>>

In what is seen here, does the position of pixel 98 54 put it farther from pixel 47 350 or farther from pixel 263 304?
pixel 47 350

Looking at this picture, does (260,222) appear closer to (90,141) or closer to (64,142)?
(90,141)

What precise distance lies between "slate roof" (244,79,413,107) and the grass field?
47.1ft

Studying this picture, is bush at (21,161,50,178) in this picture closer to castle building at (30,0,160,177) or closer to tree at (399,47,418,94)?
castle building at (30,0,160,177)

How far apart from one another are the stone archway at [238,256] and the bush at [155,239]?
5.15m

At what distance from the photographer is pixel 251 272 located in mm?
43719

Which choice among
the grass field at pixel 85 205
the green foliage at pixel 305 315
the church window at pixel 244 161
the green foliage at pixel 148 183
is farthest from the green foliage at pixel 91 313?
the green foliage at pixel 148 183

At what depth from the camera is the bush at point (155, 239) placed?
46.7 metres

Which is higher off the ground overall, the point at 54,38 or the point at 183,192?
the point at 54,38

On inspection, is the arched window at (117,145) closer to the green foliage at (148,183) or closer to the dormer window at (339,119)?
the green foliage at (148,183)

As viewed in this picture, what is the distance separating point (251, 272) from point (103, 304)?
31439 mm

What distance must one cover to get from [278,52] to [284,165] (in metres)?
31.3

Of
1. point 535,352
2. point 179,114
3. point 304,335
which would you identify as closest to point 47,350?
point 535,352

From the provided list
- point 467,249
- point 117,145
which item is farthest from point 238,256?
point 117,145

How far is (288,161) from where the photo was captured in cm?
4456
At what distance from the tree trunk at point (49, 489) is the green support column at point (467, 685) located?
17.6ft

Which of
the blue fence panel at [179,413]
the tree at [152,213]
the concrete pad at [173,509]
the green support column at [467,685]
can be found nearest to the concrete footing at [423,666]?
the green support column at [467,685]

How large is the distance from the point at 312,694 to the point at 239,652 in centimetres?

<<

Aim of the exercise: Turn the lines above into a numbered list, leaving out the blank ones.

Response below:
1. In what is seen here, does the position of pixel 98 54 put it farther from pixel 47 350 or farther from pixel 263 304?
2. pixel 47 350
3. Looking at this picture, does (260,222) appear closer to (90,141) or closer to (64,142)?
4. (90,141)
5. What precise distance lies between "slate roof" (244,79,413,107) and the grass field?
6. 47.1ft
7. Studying this picture, is bush at (21,161,50,178) in this picture closer to castle building at (30,0,160,177) or closer to tree at (399,47,418,94)?
8. castle building at (30,0,160,177)
9. How far apart from one another are the stone archway at [238,256] and the bush at [155,239]?
10. 5.15m
11. At what distance from the photographer is pixel 251 272 located in mm?
12. 43719
13. Which choice among
14. the grass field at pixel 85 205
15. the green foliage at pixel 305 315
16. the church window at pixel 244 161
17. the green foliage at pixel 148 183
18. is farthest from the green foliage at pixel 91 313?
19. the green foliage at pixel 148 183
20. At what depth from the camera is the bush at point (155, 239) placed?
21. 46.7 metres
22. Which is higher off the ground overall, the point at 54,38 or the point at 183,192?
23. the point at 54,38
24. On inspection, is the arched window at (117,145) closer to the green foliage at (148,183) or closer to the dormer window at (339,119)?
25. the green foliage at (148,183)
26. As viewed in this picture, what is the distance separating point (251, 272) from point (103, 304)?
27. 31439 mm
28. What distance must one cover to get from [278,52] to [284,165] (in metres)?
29. 31.3
30. Of
31. 1. point 535,352
32. 2. point 179,114
33. 3. point 304,335
34. which would you identify as closest to point 47,350?
35. point 535,352
36. From the provided list
37. - point 467,249
38. - point 117,145
39. which item is farthest from point 238,256?
40. point 117,145
41. How far is (288,161) from where the photo was captured in cm?
42. 4456
43. At what distance from the tree trunk at point (49, 489) is the green support column at point (467, 685) located?
44. 17.6ft
45. Which of
46. the blue fence panel at [179,413]
47. the tree at [152,213]
48. the concrete pad at [173,509]
49. the green support column at [467,685]
50. can be found nearest to the concrete footing at [423,666]?
51. the green support column at [467,685]
52. How large is the distance from the point at 312,694 to the point at 239,652 in centimetres?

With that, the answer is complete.